INPUT DATA section start

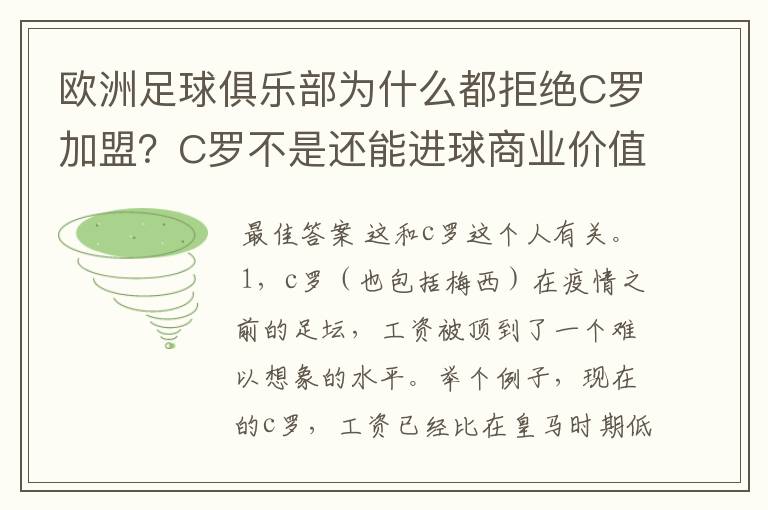 欧洲足球俱乐部为什么都拒绝C罗加盟？C罗不是还能进球商业价值

最佳答案 这和C罗这个人有关。1，C罗（也包括梅西）在疫情之前的足坛，工资被顶到了一个难以想象的水平。举个例子，现在的C罗，工资已经比在皇马时期低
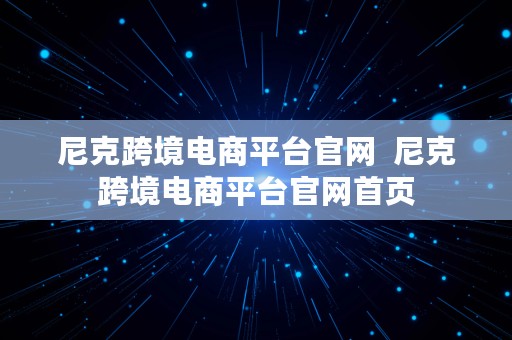 尼克跨境电商平台官网 尼克跨境电商平台官网首页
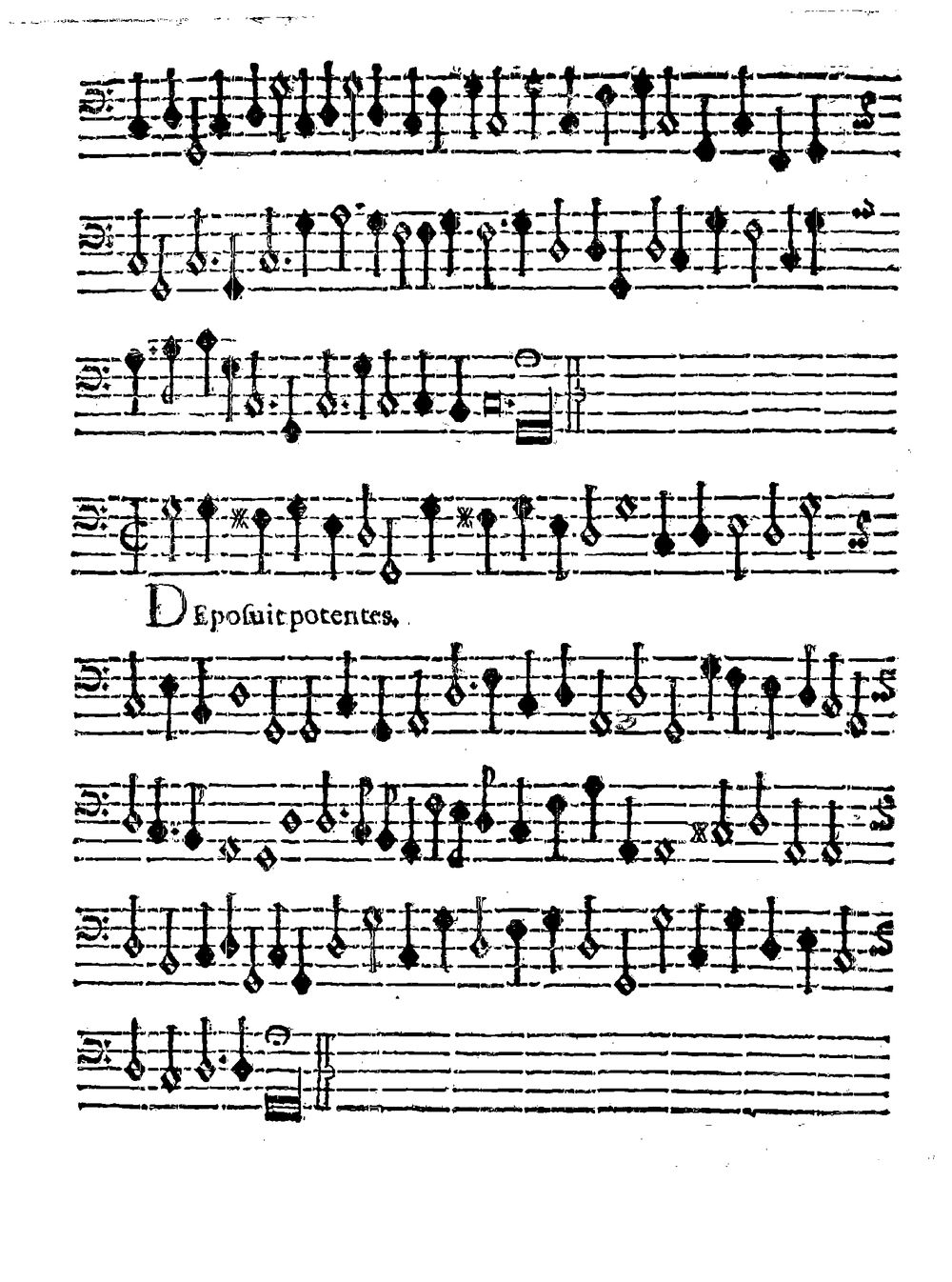 DEposuit potentes.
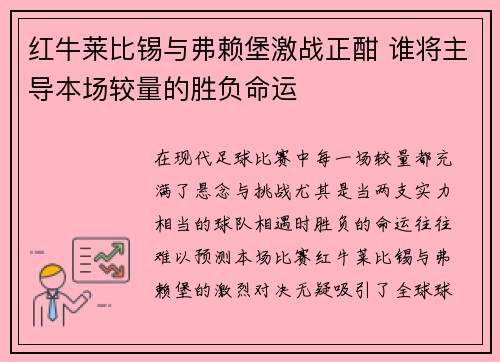 红牛莱比锡与弗赖堡激战正酣 谁将主导本场较量的胜负命运

在现代足球比赛中每一场较量都充满了悬念与挑战尤其是当两支实力相当的球队相遇时胜负的命运往往难以预测本场比赛红牛莱比锡与弗赖堡的激烈对决无疑吸引了全球球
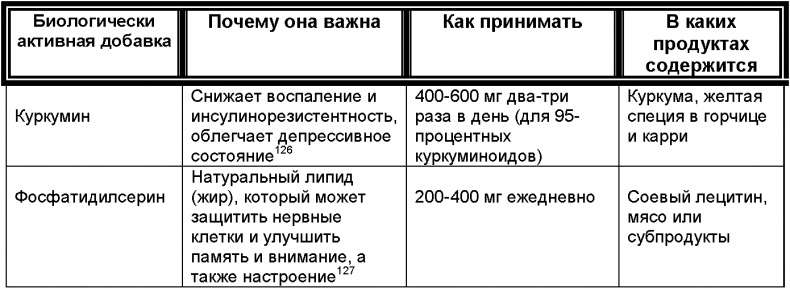 | Биологически активная добавка | Почему она важна | Как принимать | В каких продуктах содержится |
|---|---|---|---|
| Куркумин | Снижает воспаление и инсулинорезистентность, облегчает депрессивное состояние$^{126}$ | 400-600 мг два-три раза в день (для 95-процентных куркуминоидов) | Куркума, желтая специя в горчице и карри |
| Фосфатидилсерин | Натуральный липид (жир), который может защитить нервные клетки и улучшить память и внимание, а также настроение$^{127}$ | 200-400 мг ежедневно | Соевый лецитин, мясо или субпродукты |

INPUT DATA section end

Every entry above is to be repeated word for word, with all pictures omitted.

 欧洲足球俱乐部为什么都拒绝C罗加盟？C罗不是还能进球商业价值

最佳答案 这和C罗这个人有关。1，C罗（也包括梅西）在疫情之前的足坛，工资被顶到了一个难以想象的水平。举个例子，现在的C罗，工资已经比在皇马时期低
 尼克跨境电商平台官网 尼克跨境电商平台官网首页
 DEposuit potentes.
 红牛莱比锡与弗赖堡激战正酣 谁将主导本场较量的胜负命运

在现代足球比赛中每一场较量都充满了悬念与挑战尤其是当两支实力相当的球队相遇时胜负的命运往往难以预测本场比赛红牛莱比锡与弗赖堡的激烈对决无疑吸引了全球球
 | Биологически активная добавка | Почему она важна | Как принимать | В каких продуктах содержится |
|---|---|---|---|
| Куркумин | Снижает воспаление и инсулинорезистентность, облегчает депрессивное состояние$^{126}$ | 400-600 мг два-три раза в день (для 95-процентных куркуминоидов) | Куркума, желтая специя в горчице и карри |
| Фосфатидилсерин | Натуральный липид (жир), который может защитить нервные клетки и улучшить память и внимание, а также настроение$^{127}$ | 200-400 мг ежедневно | Соевый лецитин, мясо или субпродукты |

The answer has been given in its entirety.